▸ DATASET CONTENT:

____________________

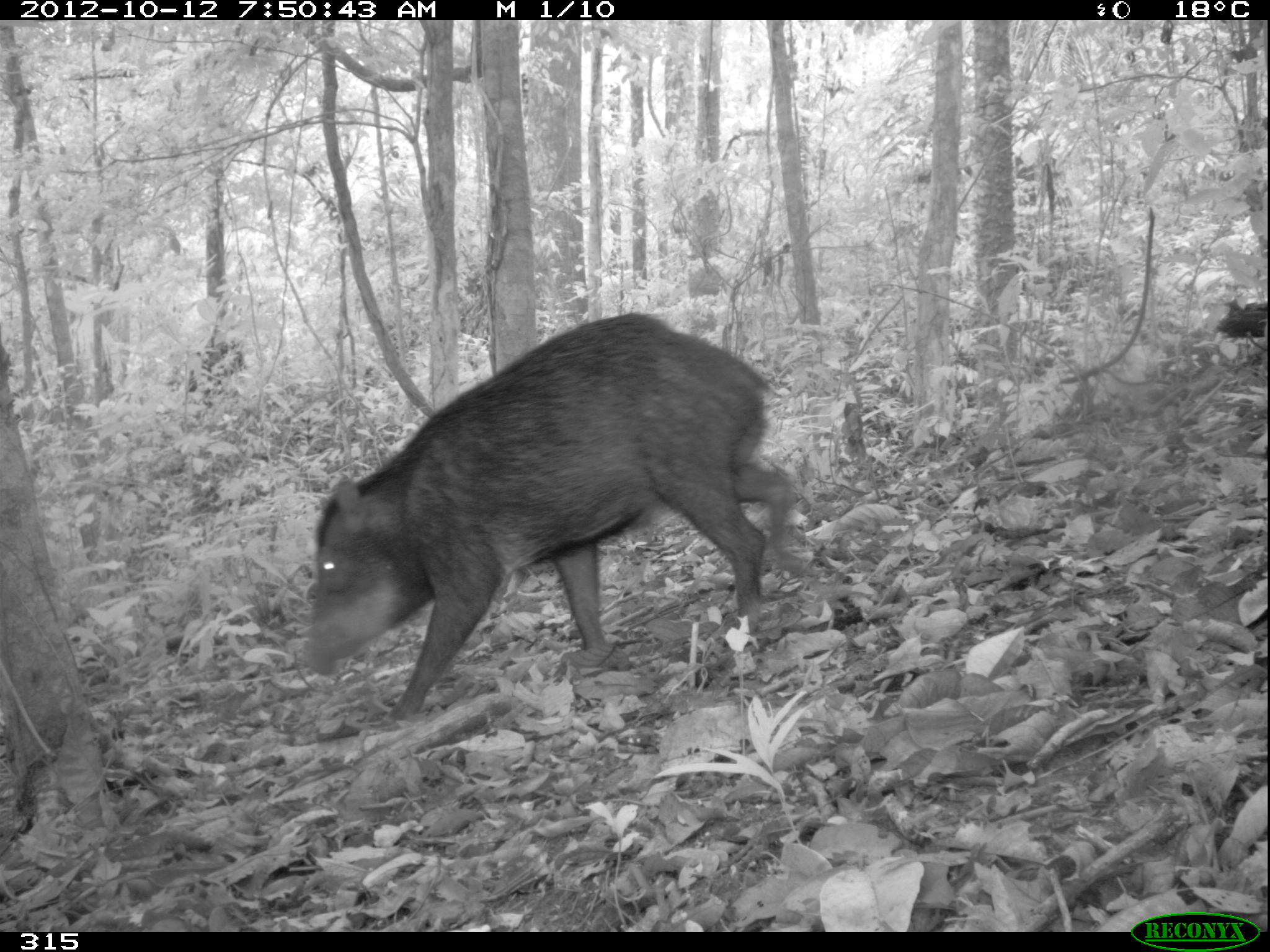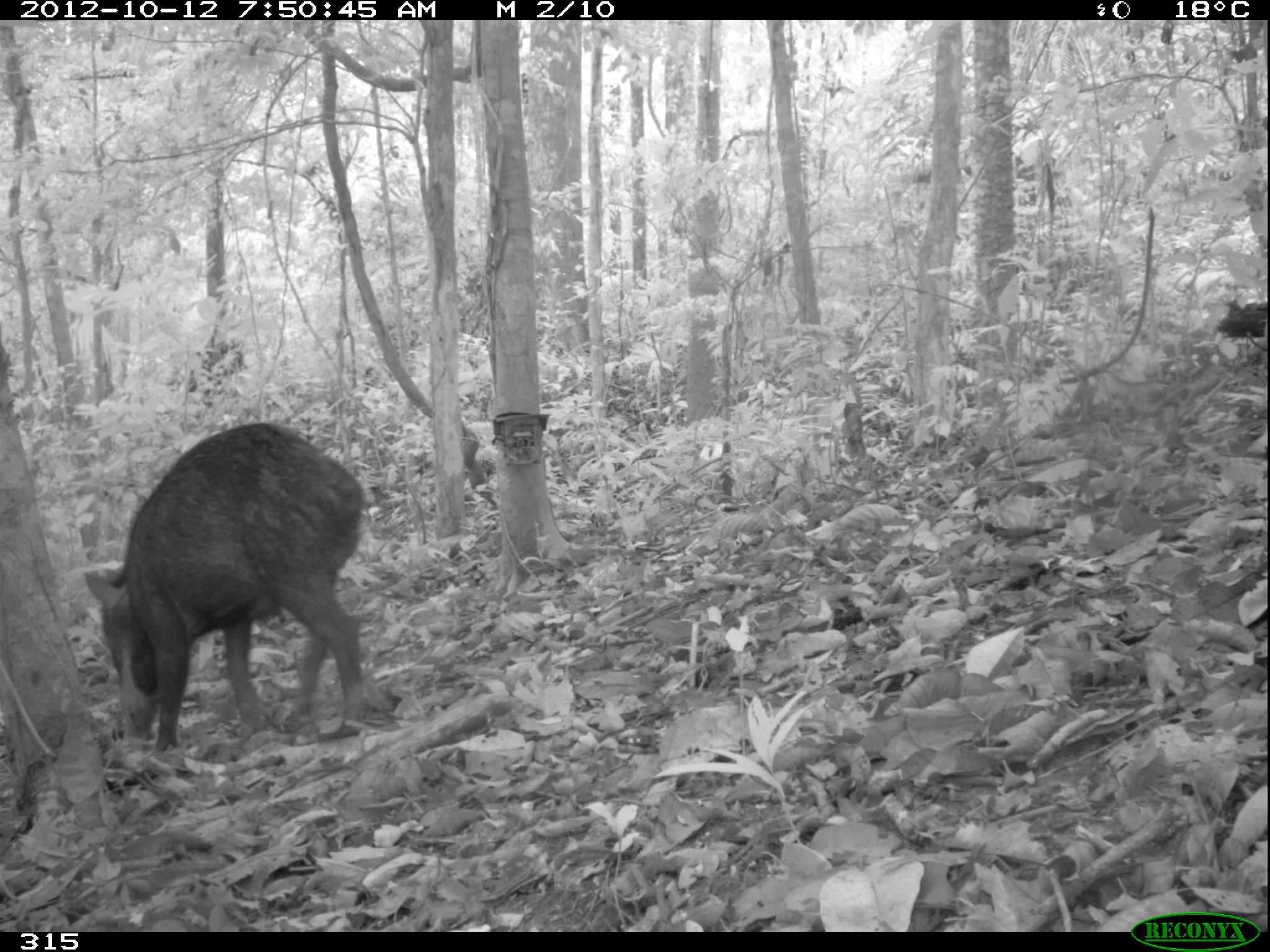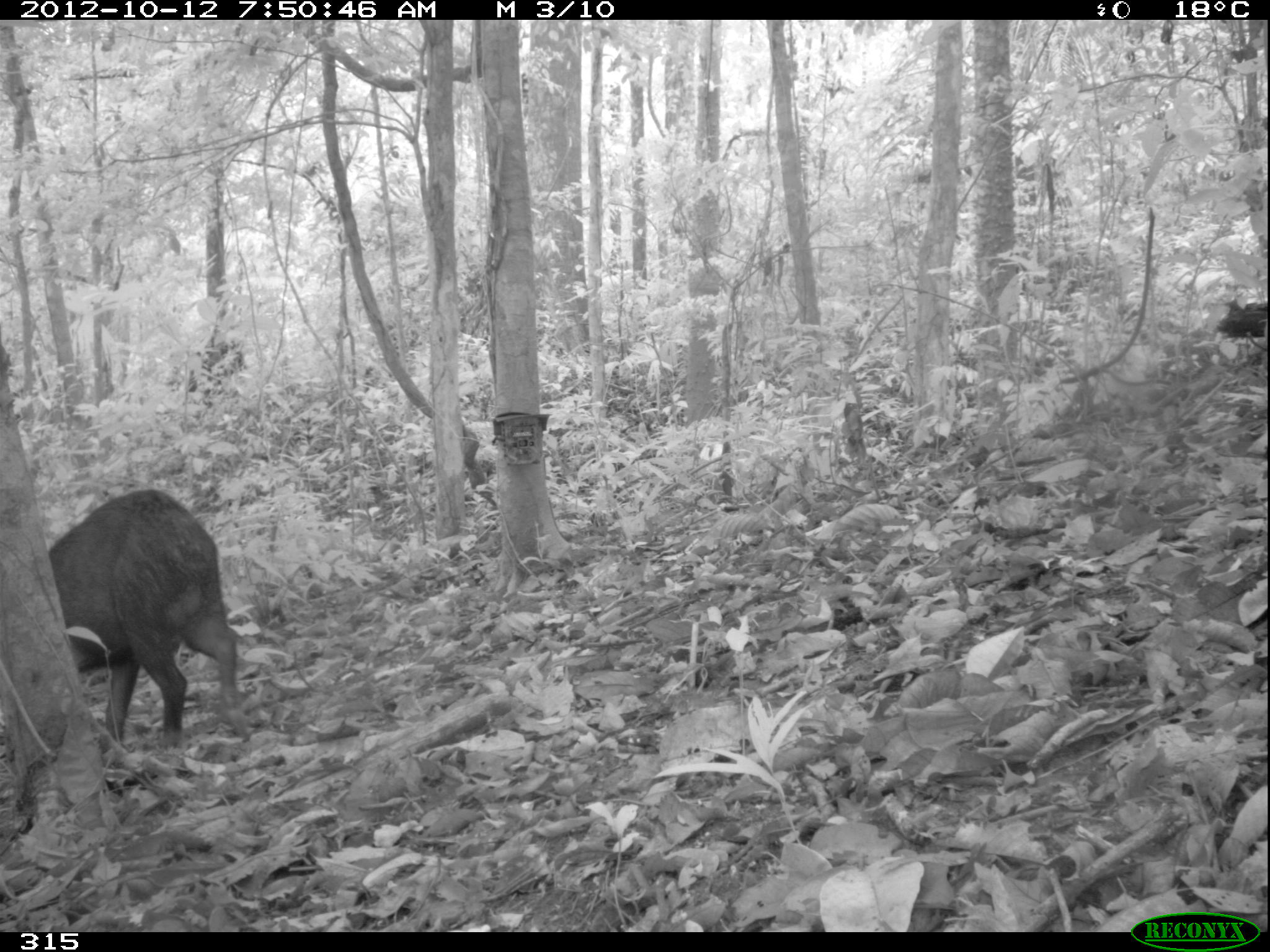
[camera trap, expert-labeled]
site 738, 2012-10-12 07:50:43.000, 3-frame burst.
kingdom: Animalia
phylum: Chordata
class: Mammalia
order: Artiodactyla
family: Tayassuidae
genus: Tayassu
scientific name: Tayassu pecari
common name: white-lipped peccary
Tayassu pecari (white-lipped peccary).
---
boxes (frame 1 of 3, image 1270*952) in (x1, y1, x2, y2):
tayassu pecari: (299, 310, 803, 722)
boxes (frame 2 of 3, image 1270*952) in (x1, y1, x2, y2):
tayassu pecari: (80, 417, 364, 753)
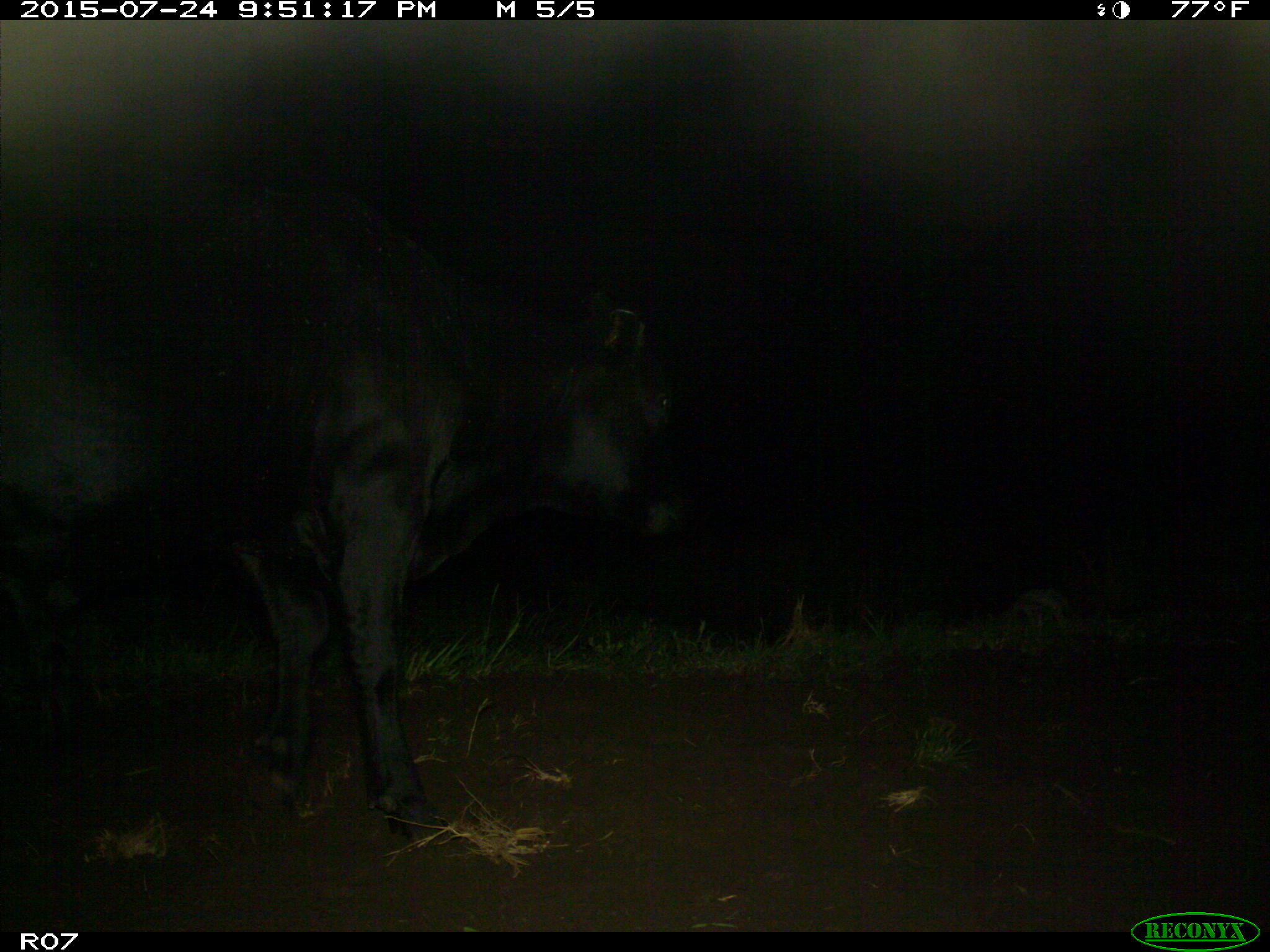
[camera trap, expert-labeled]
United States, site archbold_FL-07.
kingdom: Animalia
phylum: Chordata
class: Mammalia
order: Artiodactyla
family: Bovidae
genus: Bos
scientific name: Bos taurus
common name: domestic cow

____________________

▸ WORK INSTRUCTIONS: Where a picture appears, omit it, and otherwise retype the material exactly.

▸ RESPONSE TO THIS TASK:
[camera trap, expert-labeled]
site 738, 2012-10-12 07:50:43.000, 3-frame burst.
kingdom: Animalia
phylum: Chordata
class: Mammalia
order: Artiodactyla
family: Tayassuidae
genus: Tayassu
scientific name: Tayassu pecari
common name: white-lipped peccary
Tayassu pecari (white-lipped peccary).
---
boxes (frame 1 of 3, image 1270*952) in (x1, y1, x2, y2):
tayassu pecari: (299, 310, 803, 722)
boxes (frame 2 of 3, image 1270*952) in (x1, y1, x2, y2):
tayassu pecari: (80, 417, 364, 753)
[camera trap, expert-labeled]
United States, site archbold_FL-07.
kingdom: Animalia
phylum: Chordata
class: Mammalia
order: Artiodactyla
family: Bovidae
genus: Bos
scientific name: Bos taurus
common name: domestic cow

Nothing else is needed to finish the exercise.